No han faltado análisis dignos de atención sobre lo que el historiador Briceño- Iragorry llamó durante el perezjimenismo crisis de pueblo: el carisma del caudillo, las presiones de la autoridad, el dinero dispuesto para fines electorales, la complicidad del CNE y del resto de los poderes públicos, les dan cuerpo. Son factores dignos de atención, pero no bastan para diagnosticar la existencia de una sociedad petrificada, de un conjunto de seres humanos que no saben evitar el maltrato propinado por quienes los gobiernan, o que no manifiestan conductas capaces de mostrar su incomodidad ante el maltrato. O que, ¿por qué no?, se pueden sentir gratificados por el maltrato. Aun cuando el maltrato pueda encontrar origen en fuerzas aparentemente remotas como las que se encarnan en la persona de Raúl Castro y a las que vemos como quien ve llover, con algunas exclamaciones de molestia que no pasan de la exclamación sin llegar a la molestia concreta. Un caso tan escandaloso de petrificación, de reunión de individuos convertidos en piedras pisoteadas por los poderosos, de sujetos insensibles ante su injuria y ante la posibilidad de un cambio, obliga a reflexiones de mayor profundidad que el escribidor no puede ofrecer ahora, pero que invita a realizar mientras se mira más allá de lo evidente.
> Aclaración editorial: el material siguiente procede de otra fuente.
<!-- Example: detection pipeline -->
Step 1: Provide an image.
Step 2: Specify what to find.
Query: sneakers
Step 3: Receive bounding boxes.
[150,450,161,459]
De las faenas del chavismo brota la posibilidad de una de esas reflexiones, en espera de mejores luces: el hecho de habernos conducido, a todos y a cada uno, al submundo de las pulsiones primarias que evitan la alternativa del raciocinio, del pensar en conjunto una salida plausible frente a un problema que requiere atención específica y cuidadosa. ¿Cómo van a ponerse a pensar en temas que los trascienden, quienes solo son acicateados por el miedo de salir a la calle, por el temor de perder la bolsa y la vida? ¿Pueden ver más allá de sus narices los pobres individuos medrosos que se mueven por el odio y la desconfianza hacia el prójimo, sin saber a cabalidad el motivo de sus sentimientos y sin preocuparse por saberlo, tan atareados que están en comportarse como animales cuidadosos de su guarida y de un destino que, según sienten, no depende de nadie más? ¿No resulta más fácil, pero también más cómodo, entregarse a la inútil ilusión del amor que prodigará un gobernante capaz de resucitar como redentor y de proteger a los enanos, mientras se opera la perfección del reich dorado e infinito a cargo de sus subalternos? Es anteponer mi solución a la del vecino. Es la vuelta al individualismo más rudimentario, a los relatos y a los episodios autobiográficos que se expresan en términos elementales sin posibilidad de vincularse con lo gregario, mucho menos con los antecedentes históricos. Es la negación de las ideas expuestas y convenidas entre todos. Es la reposición de lo antediluviano, en relación con la república pensada hace doscientos años. Solitario lector, si usted se pone a cavilar, después de ver otra vez hacia un afiche que sigue animando prosélitos, difícilmente topará con una petrificación más consistente.